Cena, on the other hand, as become a product of the fans.  He's friendly, smiles a lot, "puts on a happy face" so to speak, does his best to inspire people with positivity, rhetoric, and "soapbox" speeches about fairness and justice and victory.  He's even expressed on Twitter his dislike of the new "Cena Sucks" t-shirts.  He likely wants NOTHING about WWE change, whether that's in-character or not.

Punk has already made his feelings about Laurinaitis felt on numerous occasions; however, Laurinaitis has kept largely to himself about how he plans on acting back.  The past two weeks, he's led to Punk losing twice to Dolph Ziggler, and that's pretty huge.
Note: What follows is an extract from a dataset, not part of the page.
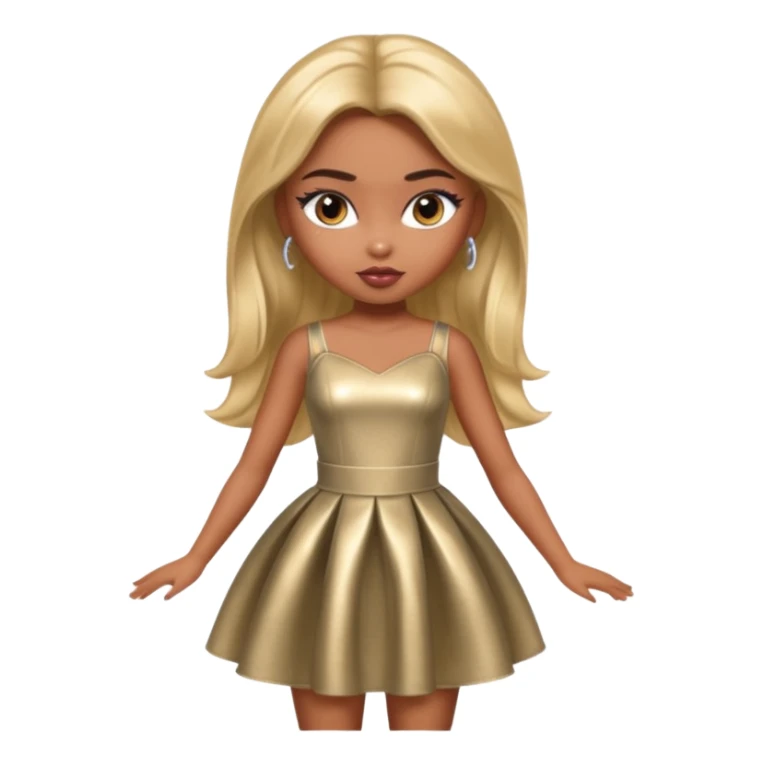 a pretty bratz dusky girl in a metri sticker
In essence, as crazy as this sounds, Laurinaitis, as monotone and cold as he is, has now shown more emotion than Cena.

Look at his growing "feud" with Kane.  Kane questions everything about Cena, and Cena continues to be this idealistic, diplomatic figure, insisting on talking, talking, talking, talking.  Not acting.  Not retaliating.  Talking.
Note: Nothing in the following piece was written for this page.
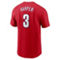 Nike Men's Bryce Harper Red Philadelphia Phillies Fuse Name & Number T-Shirt - Image 4 of 4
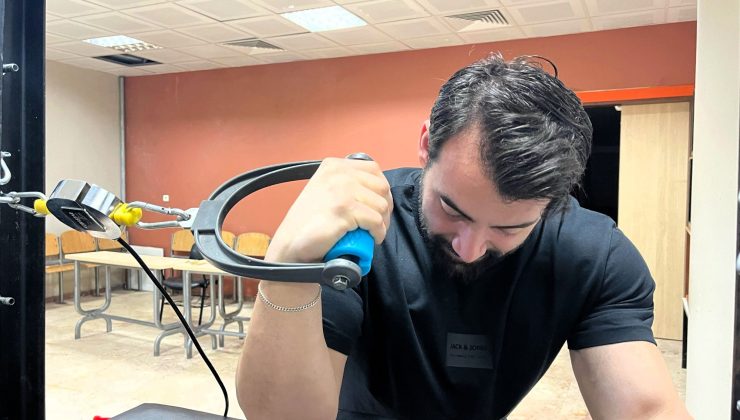Bilek güreşi için kuvvet ölçüm aracına patent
Punk dislikes Laurinaitis, dislikes Triple H, dislikes Nash, whoever else, and he gets right in their face and lets them know, conclusively and decisively, how he feels.  He supports things, he applauds them.  He hates things, he tosses pipebombs and lets people know.  If they want to fight about it, perfect, ring the bell.

Cena?  He insists on using his words.  Admirable for a kid in a schoolyard.  Not for a WWE superstar.

Any additional Cena psychoanalysis aside, Laurinaitis briefly showed a hint of reverence for John Cena when he announced Cena's participation in the six-man tag team match, and I'm fervent about it not being left to the wayside amid all the talk and speculation about Jericho.

The story of John Cena's feelings and potentially evolving emotions, I'll admit, has me pretty riveted, as I'm sure it has many others riveted.

I'm sure Cena's supporters want nothing less than to see their hero change in any drastic way.  But I can't stress this enough.

The mixed reactions are no longer 50/50.  They are swaying.  Cena is LOSING favor, and he should not be kept in one role to appease the minority.  My fiancee even pointed something out to me when watching the intro video last night.

One of the folks that Cena looked at in the crowd that was holding up a Cena Sucks shirt?

A military man.  Troops supposedly love Cena, right?  Not all of them...

Admit it.  The winds of change are blowing, as Wade Barrett said.  The tide is changing.  The sway that is occurring is changing the balance.

Cena will not stay a force of good forever.  You have to deal with it.